For the fetal source, in addition to inter-individual variations, the ratio of right ventricular to left ventricular weight varies throughout gestation resulting in a shift in electrical axis due to the increased thickness of muscle fibre (Emery and Macdonald 1960). While a recent study by Verdurmen et al (2016) recorded preliminary results for the normal fetal electrical axis, they are not suitable for use in this work due to their small sample size. Instead, the default position of the fetal source in our model is based on the normal position for a healthy fetus (13–40 weeks GA) as reported in Comstock (1987) with the same anatomic orientation as the maternal source adjusted for right ventricular deviation as observed in early neonates (DePasquale and Burgh 1963). A summary of the relevant fecgsyn parameters utilized in our model are shown in table 2 with visualisation of the maternal and fetal source position and orientation shown in figure 6(a).
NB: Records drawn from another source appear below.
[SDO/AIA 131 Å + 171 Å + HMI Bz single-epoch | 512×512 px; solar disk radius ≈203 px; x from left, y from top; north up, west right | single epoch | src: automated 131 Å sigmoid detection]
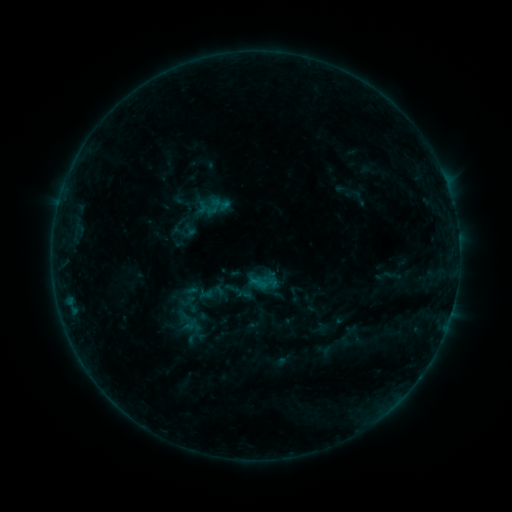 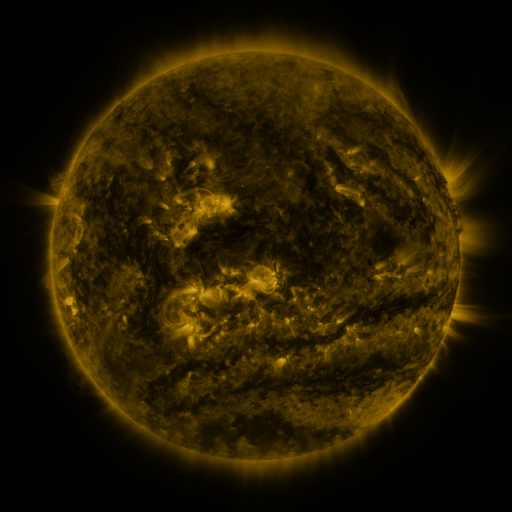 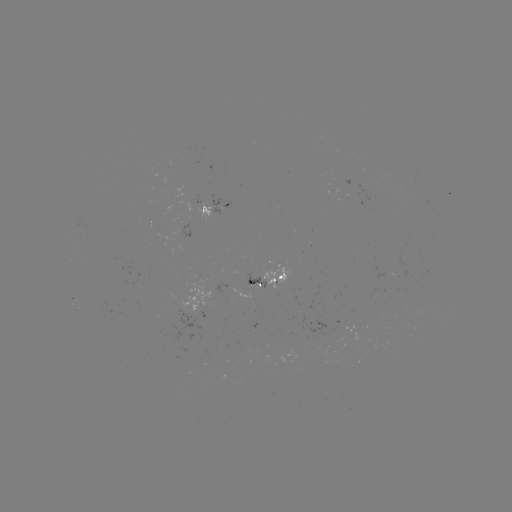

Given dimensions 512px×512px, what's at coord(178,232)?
sigmoid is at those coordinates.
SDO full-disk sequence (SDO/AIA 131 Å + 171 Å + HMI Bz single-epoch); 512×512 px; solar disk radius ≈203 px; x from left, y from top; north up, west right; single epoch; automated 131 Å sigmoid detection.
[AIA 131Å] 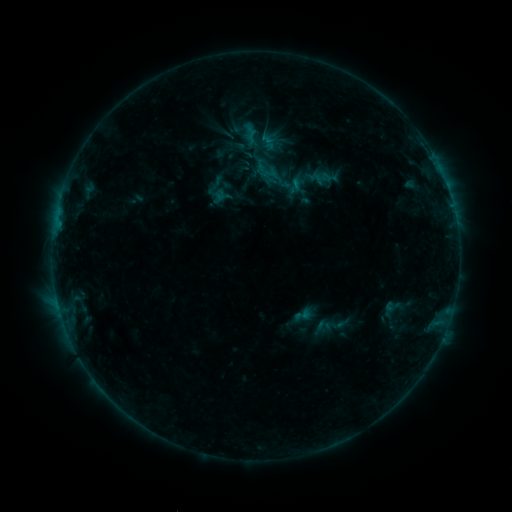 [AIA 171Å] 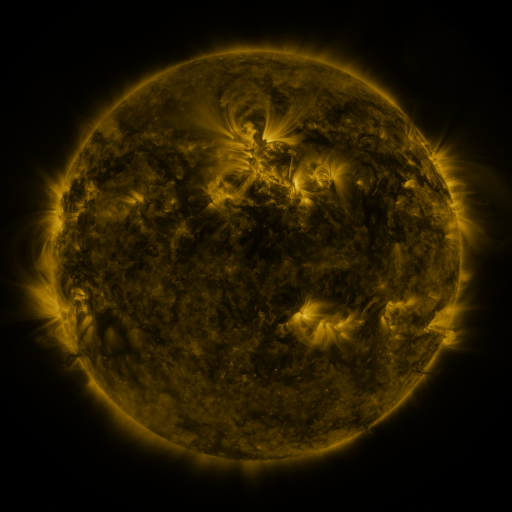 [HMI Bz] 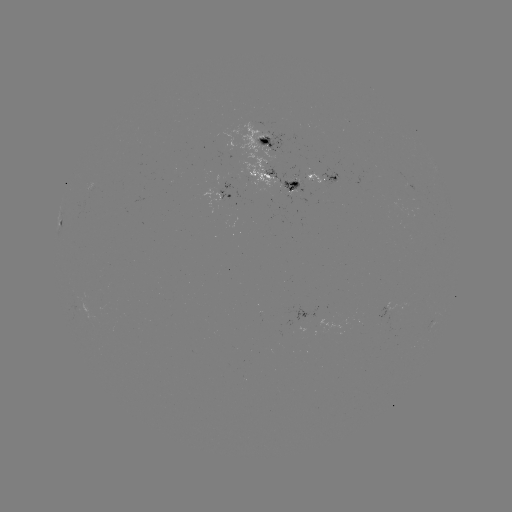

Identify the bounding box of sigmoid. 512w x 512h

Table 2. Source model parameters.

Parameter	Description	Value
fectb	Fetal ectopic beats	0
fheart	Fetal source position ($x, y, z$)	($772, 125, 1087$)
fhr	Fetal heart rate	150
ftraj	Fetal movement trajectory	None
ftypeacc	Fetal heart rate acceleration	None
fvcg	Fetal vectorcardiogram	1
mectb	Maternal ectopic beats	0
mheart	Maternal source position ($x, y, z$)	($814, 165, 1315$)
mhr	Maternal heart rate	80
mtraj	Maternal movement trajectory	None
mtypeacc	Maternal heart rate acceleration	None
mvcg	Maternal vectorcardiogram	1
posdev	Heart position deviation	0
Rf	Fetal source rotation ($\theta_x, \theta_y, \theta_z$)	(2.8, 1.6, 3)
Rm	Maternal source rotation ($\theta_x, \theta_y, \theta_z$)	(1.5, 0, 0)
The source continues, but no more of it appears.